Le 15 mai 2023, la Cour supérieure du Québec rendait jugement dans l’affaire Hébert c. 149667 Canada inc.[1] et refusait les demandes en irrecevabilité et en rejet de la demande pour obtenir l’autorisation d’exercer une action collective (la « demande en autorisation ») présentées par les défenderesses.
Contexte et prétentions des parties
Mme Guylaine Hébert a acheté une garantie prolongée en septembre 2010 auprès d’un détaillant de mobilier de bureau. Elle a déposé une demande pour être autorisée à exercer une action collective en raison du non-respect allégué de l’article 256 de la Loi sur la protection du consommateur [2] (« L.p.c. ») prévoyant que les compagnies vendant des garanties prolongées doivent verser les sommes perçues dans un compte en fidéicommis suite à l’achat. Les défenderesses n’auraient pas respecté cette obligation.
Les défenderesses soulevaient que la demande en autorisation était irrecevable et non fondée, demandant ainsi son rejet, et ce, pour les trois motifs ci-dessous.
Premier motif : la prescription du recours
Le Tribunal a conclu que la prescription du recours personnel de la demanderesse sous l’article 168 alinéa 2 du Code de procédure civile[3] (« C.p.c. ») ne faisait pas obstacle à l’autorisation du recours pour les autres membres du groupe. En effet, le Tribunal a tranché qu’avant de conclure à l’irrecevabilité de la demande en autorisation, il faut tout de même procéder à l’examen des critères d’autorisation de l’article 575 C.p.c.
Le Tribunal a ajouté par ailleurs, sur le fond du dossier, « qu’il serait illogique de rejeter un recours collectif au motif que le recours d’un seul membre est prescrit »[4]. A fortiori, cet argument devrait aussi être valable au stade préliminaire.
Deuxième motif : l’irrecevabilité du recours en raison de l’autorité de la chose jugée
Les défenderesses ont fait valoir que le jugement du juge Nollet, du 9 septembre 2016, dans le dossier Cantin c. Ameublements Tanguay inc.[5](« l’affaire Cantin ») faisait autorité de chose jugée à l’égard du fondement du recours de la demanderesse, ce à quoi le Tribunal a répondu par la négative. Ce recours était basé sur l’article 256 L.p.c., comme en l’espèce.
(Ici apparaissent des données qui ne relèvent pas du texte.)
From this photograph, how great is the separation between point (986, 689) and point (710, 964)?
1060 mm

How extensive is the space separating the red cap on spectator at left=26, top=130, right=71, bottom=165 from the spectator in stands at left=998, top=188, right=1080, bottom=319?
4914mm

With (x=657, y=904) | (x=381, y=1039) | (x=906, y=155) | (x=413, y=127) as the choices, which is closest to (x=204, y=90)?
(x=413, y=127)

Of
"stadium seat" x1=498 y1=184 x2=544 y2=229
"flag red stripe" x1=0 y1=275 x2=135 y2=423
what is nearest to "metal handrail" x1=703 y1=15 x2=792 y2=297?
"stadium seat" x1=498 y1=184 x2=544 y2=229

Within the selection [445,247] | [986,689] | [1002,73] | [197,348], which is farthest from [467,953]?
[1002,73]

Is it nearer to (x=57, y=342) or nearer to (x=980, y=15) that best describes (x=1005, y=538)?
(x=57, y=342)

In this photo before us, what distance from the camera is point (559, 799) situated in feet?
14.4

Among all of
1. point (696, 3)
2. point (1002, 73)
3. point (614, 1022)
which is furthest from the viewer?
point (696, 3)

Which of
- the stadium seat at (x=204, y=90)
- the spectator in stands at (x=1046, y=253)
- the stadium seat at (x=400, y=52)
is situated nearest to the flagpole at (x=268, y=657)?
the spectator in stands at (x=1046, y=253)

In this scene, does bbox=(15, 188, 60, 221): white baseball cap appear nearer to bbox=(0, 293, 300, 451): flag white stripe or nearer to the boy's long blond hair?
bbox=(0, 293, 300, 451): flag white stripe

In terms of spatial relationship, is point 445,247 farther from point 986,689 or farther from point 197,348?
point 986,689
Afin de statuer sur ce motif, le Tribunal a conclu qu’il y a lieu de déterminer si le jugement en cause avait un caractère définitif. Pour que l’autorité de la chose jugée s’impose, il faut que le premier jugement touche le fondement même du litige, statue sur la substance du droit en litige. Ceci étant, un jugement qui rejette une demande d’autorisation d’exercer une action collective pour un motif d’ordre procédural sans se prononcer sur le fond de la demande d’autorisation ne fera pas autorité de chose jugée à l’égard d’une seconde demande, sauf en ce qui concerne la question procédurale décidée.
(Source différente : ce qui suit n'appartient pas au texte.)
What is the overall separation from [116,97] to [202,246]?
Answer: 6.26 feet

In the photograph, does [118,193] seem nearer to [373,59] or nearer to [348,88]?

Le Tribunal a conclu que puisque le jugement dans l’affaire Cantin ne décidait pas du fondement du litige et ne tranchait pas le syllogisme juridique du recours, celui-ci n’avait pas l’autorité de la chose jugée.
Troisièmement : demande de rejet en raison du recours abusif
Considérant le rejet de la demande d’autorisation dans l’affaire Cantin en raison de l’insuffisance des allégations et les similarités avec la présente affaire, les défenderesses prétendaient que le recours entrepris était voué à l’échec et abusif.
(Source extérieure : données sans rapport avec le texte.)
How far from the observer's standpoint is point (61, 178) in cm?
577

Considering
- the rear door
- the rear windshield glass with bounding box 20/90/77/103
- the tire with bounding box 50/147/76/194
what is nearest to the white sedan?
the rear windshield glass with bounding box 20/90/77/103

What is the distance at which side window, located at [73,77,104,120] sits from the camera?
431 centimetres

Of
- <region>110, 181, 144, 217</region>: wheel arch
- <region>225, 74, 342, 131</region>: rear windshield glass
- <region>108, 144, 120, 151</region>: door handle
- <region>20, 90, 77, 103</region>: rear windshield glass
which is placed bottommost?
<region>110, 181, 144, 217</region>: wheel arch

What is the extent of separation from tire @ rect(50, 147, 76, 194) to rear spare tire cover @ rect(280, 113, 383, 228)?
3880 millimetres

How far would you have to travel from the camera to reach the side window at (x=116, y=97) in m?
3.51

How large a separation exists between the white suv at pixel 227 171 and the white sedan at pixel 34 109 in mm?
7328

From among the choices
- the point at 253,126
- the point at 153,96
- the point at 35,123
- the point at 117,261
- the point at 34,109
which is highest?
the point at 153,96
Or, le Tribunal a conclu que le rejet d’un recours fondé sur l’insuffisance d’allégations n’était pas un obstacle dirimant l’institution d’une nouvelle demande avançant le même fondement. Le Tribunal n’a donc pas pu conclure que le recours de la demanderesse était abusif.
Conclusion
Ce jugement a permis de trancher de nouveaux arguments pouvant être soulevés en défense dans le cadre d’une demande en autorisation et de définir les balises entourant, notamment, l’autorité de la chose jugée et la demande en rejet.
Par ailleurs, dans un autre jugement récent[6], il a été décidé que l’article 256 L.p.c. ne trouvait pas application aux garanties prolongées portant sur des achats effectués avant le 30 juin 2010. Cette décision a été portée en appel et le jugement à être rendu sera à surveiller.
[1] 2023 QCCS 1679.
[2] Loi sur la protection du consommateur, RLRQ c P-40.1.
[3] Code de procédure civile, RLRQ c C-25.1.
[4] Service aux marchands détaillants ltée (Household finance) c. Option consommateurs, 2006 QCCA 1319.
[5] Cantin c. Ameublements Tanguay inc. 2016 QCCS 4546.
[6] Rochon c. Meubles Léon Ltée, 2023 QCCS 1121. Inscription en appel du 2 mai 2023.